153 Commonwealth Government to Lord Cranborne, U.K. Secretary of State for Dominion Affairs
Cablegram 765  CANBERRA, 2 December 1941
The following sets out the views of His Majesty's Government in the Commonwealth of Australia with regard to the possible contingencies emanating from a Japanese movement.
The cases of Japanese aggression which should now be considered are five in number:-
(1) Intensification of attack by Japan against China, especially Yunnan and Burma Road.
This does not amount to new Japanese aggression, but to accentuation of existing undeclared war. However, it does create a special situation because United States is very sensitive and sympathetic as to the position of China. We think this first case of Japanese aggression is clearly one where we should be content to follow the lead of United States and not to declare war against Japan unless United States armed intervention is certain. We should, of course, continue to give China support short of declaring war against Japan, such support including provision of volunteer air forces, of aircraft equipment and supplies.
(2) Japanese attack on Thailand.
Admittedly this is a difficult question. Attitude of United States seems lukewarm, as witness their refusal to give Thailand economic assistance or military equipment.
(a) We adhere to our decision of yesterday (telegram 763)  namely that if Japanese armed threat against Kra Isthmus is definitely established, it would be advisable to follow advice of competent military authority and, subject to conditions mentioned in our telegram, to occupy the region referred to;
(b) The principle of that decision is that, in the opinion of the competent military authority, the strategic defence of Malaya does require such an occupation;
(c) In the event of the Thais resisting Japanese aggression elsewhere in Thailand and appealing to us to assist, our refusal to assist would undoubtedly have a very bad effect upon world opinion. On the other hand, our physical resources are limited and at present we do not see how we could intervene effectively except in Kra Isthmus to the limited extent already mentioned;
(d) The conclusion is that with regard to Thailand, except in the case of Kra Isthmus, regarded as an integral portion of the defence of North Malaya, we should not give armed support except with the assurance of United States active co-operation.
It is true that the decision to occupy Thailand territory in the Kra Isthmus may well lead to war with Japan and perhaps Thailand also, but the risk of this may fairly be run in view of the strategic considerations.
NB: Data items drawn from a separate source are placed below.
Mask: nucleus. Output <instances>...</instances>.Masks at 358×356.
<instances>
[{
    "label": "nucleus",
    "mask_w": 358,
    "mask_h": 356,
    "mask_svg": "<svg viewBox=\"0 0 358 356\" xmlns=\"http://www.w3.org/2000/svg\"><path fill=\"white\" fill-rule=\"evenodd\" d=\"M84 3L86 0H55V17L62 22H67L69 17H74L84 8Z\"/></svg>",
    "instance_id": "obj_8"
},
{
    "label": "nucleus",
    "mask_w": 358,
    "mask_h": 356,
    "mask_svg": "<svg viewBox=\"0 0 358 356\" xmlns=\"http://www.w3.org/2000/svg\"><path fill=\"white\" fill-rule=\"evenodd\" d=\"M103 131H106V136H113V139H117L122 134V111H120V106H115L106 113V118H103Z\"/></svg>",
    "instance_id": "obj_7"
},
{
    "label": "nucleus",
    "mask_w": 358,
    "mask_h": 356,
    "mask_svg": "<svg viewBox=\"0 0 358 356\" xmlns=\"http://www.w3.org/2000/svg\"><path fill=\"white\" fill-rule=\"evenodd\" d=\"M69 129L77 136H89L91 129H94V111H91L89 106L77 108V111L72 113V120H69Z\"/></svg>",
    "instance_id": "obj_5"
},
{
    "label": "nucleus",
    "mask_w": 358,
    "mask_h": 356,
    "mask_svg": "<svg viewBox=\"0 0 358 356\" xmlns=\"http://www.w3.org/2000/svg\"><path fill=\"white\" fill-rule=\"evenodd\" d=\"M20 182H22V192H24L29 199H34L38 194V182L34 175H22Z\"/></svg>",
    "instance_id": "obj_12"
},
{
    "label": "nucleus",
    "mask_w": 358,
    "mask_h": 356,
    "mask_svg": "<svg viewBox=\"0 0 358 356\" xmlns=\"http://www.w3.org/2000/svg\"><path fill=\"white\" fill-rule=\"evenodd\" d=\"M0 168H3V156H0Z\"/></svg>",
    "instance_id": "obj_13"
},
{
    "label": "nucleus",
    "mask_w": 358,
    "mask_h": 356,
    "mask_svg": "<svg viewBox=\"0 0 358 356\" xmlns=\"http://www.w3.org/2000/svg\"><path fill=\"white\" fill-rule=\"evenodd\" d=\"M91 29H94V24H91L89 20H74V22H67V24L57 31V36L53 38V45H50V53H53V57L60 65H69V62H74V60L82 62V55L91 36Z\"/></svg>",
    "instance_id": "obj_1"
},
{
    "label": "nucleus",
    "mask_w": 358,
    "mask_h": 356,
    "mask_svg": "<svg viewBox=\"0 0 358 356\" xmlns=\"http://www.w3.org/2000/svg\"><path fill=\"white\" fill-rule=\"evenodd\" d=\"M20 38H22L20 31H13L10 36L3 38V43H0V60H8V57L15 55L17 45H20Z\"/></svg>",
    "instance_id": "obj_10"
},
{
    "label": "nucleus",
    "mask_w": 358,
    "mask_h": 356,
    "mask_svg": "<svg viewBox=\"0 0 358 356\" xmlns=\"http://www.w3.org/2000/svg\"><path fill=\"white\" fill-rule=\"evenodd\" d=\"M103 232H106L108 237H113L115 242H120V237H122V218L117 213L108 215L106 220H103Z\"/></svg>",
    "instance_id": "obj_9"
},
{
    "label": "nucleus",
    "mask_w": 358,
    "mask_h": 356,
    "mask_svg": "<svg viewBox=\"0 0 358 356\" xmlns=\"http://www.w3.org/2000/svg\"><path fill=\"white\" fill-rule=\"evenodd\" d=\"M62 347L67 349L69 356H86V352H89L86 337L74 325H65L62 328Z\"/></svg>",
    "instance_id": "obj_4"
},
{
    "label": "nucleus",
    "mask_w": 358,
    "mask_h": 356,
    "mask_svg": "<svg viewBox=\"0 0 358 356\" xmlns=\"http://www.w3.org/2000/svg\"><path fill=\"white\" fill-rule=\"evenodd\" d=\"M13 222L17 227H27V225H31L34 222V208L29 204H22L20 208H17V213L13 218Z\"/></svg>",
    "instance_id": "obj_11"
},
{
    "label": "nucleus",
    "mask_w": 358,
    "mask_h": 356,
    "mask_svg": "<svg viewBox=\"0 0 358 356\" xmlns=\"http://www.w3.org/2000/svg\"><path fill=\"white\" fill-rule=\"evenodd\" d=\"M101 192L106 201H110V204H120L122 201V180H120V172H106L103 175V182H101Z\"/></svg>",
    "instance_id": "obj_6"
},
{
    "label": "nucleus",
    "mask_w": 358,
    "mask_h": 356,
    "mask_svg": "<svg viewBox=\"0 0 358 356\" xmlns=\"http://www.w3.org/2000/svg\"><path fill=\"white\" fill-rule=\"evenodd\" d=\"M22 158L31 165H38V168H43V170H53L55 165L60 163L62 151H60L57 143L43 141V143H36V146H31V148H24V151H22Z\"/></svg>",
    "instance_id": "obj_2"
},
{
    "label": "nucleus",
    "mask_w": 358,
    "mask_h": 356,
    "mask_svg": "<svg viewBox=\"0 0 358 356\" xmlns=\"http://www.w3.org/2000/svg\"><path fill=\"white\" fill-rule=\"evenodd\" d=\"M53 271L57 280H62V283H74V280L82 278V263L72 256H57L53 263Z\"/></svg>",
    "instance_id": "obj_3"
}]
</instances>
(3) Japanese attack against Russia.
The position of Russia is a special one because of British-Russian alliance , and because Japan is an active Axis power. In event of Japanese attack against Eastern Siberia, our view-already expressed in 714 to Secretary of State 41S that there should be a declaration of war by Britain against Japan. Public opinion would not tolerate anything less. We think Russia should be informed that question has arisen, and should be asked to undertake that, if we are involved in war against Japan in the Pacific due to southward aggression, Russia will consider herself at war with Japan. Such a reciprocal arrangement, if suitably notified to Japan, should in itself be a valuable deterrent against Japanese aggression. The first part of this paragraph should be contingent on the second part.
(4) Japanese attack against Netherlands East Indies.
For twelve months the Netherlands Government has been pressing for a British declaration of automatic armed support in case of Japanese attack on N.E.I. Australia feels very strongly that we should at once give such an assurance of armed support and do so irrespective of United States attitude. In return we should seek a definite commitment from the Netherlands that if we are at war with Japan as a result of Japanese aggression in the Pacific, the Netherlands Government will also be at war with Japan. Here, as in the case of Russia, the bargain should be reciprocal.
(5) Portuguese Timor.
It is essential that in the event of Japanese attack on this territory, Britain should declare war irrespective of United States attitude. Portuguese Timor is the entrance door to Australia. Secretary of State's message 766  suggests that Portugal expects declaration from us and that she on her part is willing, within her very limited powers, to resist Japan and declare war upon her. We think a definite understanding with Portugal should now be negotiated upon this footing.
As we have asked, a decision should now be taken in relation to five above types of aggression. Of course, such decision will itself be subject to alteration in the event of change in international or strategic situation.